Goshawks use their ears alot when hunting theylisten for pheasants crowing and ducks quacking then they move in for the kill. They really are smart birds.


----------



## redtails (Jul 7, 2006)

No one else ?


----------



## dogdonthunt (Nov 10, 2005)

I have seen a perigrine falcon in the area...very nice lookin bird......saw it three times throughout the year...not sure if it was the same one but they are very rare...did get to see it right qafter the hunt...one time was in my uncles front yard, he feeds the little birds in his back yard and spends alot of money on seed every year and gets upset at it when it hunts but I told him now hes just feeding a rare bird..he said it is always around his yard...there is a coulee that runs close to his house, I have also seen it once in a friends back yard who lives right on the coulee...down around chestnut and 40th st....thought this was pretty cool anyway..Ive never got to see one before


----------



## redtails (Jul 7, 2006)

The goshawks should start courting again soon so please keep a eye out for me I would like a new hunting partner this year


----------



## Lil Sand Bay (Feb 2, 2005)

They are extremely common up here in N. Wisc. I see a number of nesting pair every spring. and early summer before it greens up.


----------



## wiskodie1 (Sep 11, 2006)

could someone please post a pic of this goshawk. it might help some of us out that have seen them or might see them around this winter/spring

thanks


----------



## mike. (Dec 14, 2006)

what are the chances someone posts this? theres a few in my bush and i went goose hunting this morning, i was standing in this grassy feild behind my bush , was calling for this flock and then stopped since they disappeard. i turn to my right and i see something coming straight for my head about 20 yards away. i realize its a hawk and flawl my arms to scare it and it swoops to its lefft and then turns around. if i didnt see him i probably would of got pecked lol


----------



## redtails (Jul 7, 2006)

Now when you say nesting pairs do you mean you see the birds on a nest or flying around courting? I am not the best at posting pictures so if some one else could it would be greatly appreciated. Thanks again every one for the help it would be like trying to find a needle in a haystack for me to head north and hit the woods looking for a nest.

Data excerpts ->
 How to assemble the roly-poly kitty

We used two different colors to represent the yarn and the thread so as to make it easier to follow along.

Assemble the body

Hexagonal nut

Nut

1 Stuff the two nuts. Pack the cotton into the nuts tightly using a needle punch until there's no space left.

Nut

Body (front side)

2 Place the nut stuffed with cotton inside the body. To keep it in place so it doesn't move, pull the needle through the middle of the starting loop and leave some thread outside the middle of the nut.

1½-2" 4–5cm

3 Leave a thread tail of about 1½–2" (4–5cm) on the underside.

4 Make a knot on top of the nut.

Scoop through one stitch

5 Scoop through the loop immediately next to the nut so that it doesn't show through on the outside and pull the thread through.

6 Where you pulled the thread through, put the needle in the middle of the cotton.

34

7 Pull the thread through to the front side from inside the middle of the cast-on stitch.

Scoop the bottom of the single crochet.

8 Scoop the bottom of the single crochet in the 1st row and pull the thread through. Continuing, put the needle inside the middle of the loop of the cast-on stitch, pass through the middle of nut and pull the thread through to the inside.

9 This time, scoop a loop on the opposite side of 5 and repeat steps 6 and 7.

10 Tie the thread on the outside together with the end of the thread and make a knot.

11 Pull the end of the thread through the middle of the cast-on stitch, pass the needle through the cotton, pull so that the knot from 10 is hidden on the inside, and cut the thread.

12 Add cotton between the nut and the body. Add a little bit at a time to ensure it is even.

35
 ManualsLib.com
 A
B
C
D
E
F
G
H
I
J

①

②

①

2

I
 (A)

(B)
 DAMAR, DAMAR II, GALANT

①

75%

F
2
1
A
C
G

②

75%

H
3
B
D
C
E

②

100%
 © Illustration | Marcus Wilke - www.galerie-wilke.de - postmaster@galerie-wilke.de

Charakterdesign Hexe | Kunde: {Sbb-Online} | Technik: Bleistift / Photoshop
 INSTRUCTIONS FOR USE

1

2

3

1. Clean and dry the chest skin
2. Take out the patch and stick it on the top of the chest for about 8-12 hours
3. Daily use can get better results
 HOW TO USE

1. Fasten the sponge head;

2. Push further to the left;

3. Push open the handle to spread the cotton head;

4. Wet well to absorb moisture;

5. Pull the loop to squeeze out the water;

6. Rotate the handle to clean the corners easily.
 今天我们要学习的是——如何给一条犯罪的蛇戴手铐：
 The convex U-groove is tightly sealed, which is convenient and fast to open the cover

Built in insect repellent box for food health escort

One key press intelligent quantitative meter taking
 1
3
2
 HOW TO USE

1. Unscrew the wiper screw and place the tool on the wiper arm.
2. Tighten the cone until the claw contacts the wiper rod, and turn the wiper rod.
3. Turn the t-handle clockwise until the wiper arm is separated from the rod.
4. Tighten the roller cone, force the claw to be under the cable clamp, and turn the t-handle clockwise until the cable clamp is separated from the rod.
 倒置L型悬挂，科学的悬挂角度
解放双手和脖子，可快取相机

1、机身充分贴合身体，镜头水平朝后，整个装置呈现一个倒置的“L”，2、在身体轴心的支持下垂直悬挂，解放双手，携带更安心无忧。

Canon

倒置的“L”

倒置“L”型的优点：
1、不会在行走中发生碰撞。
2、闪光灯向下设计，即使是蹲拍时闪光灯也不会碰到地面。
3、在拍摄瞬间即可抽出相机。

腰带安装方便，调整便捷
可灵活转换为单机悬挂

To do ->
[a] Reproduce the part of the goshawk thread starting at "## Lil Sand" and ending at "it greens up.".
[b] In the goshawk thread, what sounds do goshawks listen for when hunting?
[c] Write the next part of the goshawk thread, picking up after its last post.

Results in order ->
[a]
## Lil Sand Bay (Feb 2, 2005)

They are extremely common up here in N. Wisc. I see a number of nesting pair every spring. and early summer before it greens up.

[b] Pheasants crowing and ducks quacking.

[c]
----------



## 870 XPRS (Mar 12, 2003)

I wouldn't exactly call it being attacked by a hawk, but earlier this fall we were out hunting some mallards. It was a slow start to the morning to I was tucked down in the blind out of the wind. My buddy yells Holy $hit, like something is coming. I of course pop my head out of the blind to get a bead on the birds coming in when I realize there is a hawk about 5 feet from my face. Popped out of the blind to scare it away and it really didn't seem to damn scared, just veered off slowly.


----------



## ac700wildcat (Oct 30, 2006)

I believe these are Goshawks, I just googled Goshawk and these are what came up.

[siteimg]6174[/siteimg]

[siteimg]6173[/siteimg]


----------



## wiskodie1 (Sep 11, 2006)

Wow talk about a good looking bird. And you're right it does look a lot like an osprey, ill keep my eye out for any of them and a nest. Good luck on your search. Hope to see more info on your falconry in the future 
:beer:


----------



## dakota31400 (Jun 10, 2006)

screech owl...It was twilight and I was settled into a shallow pit in a wheatfield covered with straw. The owl was working the field looking for small rodents and for some reason focused special attention in our vicinity. Thought I'd play with him a little by laying still, only moving one finger under the straw. (my budddy was sawing logs) On the second pass...he dove and struck it. My finger Bled for 20 minutes. IT WAS A PHENOMENAL ENCOUNTER.

Over the years, I've seen Red-Tails take teal and widgeon on the wing. Even had an "unknown" hawk land across a pothole and mantle a duck I dropped 30 yards away on the opposite bank.


----------



## redtails (Jul 7, 2006)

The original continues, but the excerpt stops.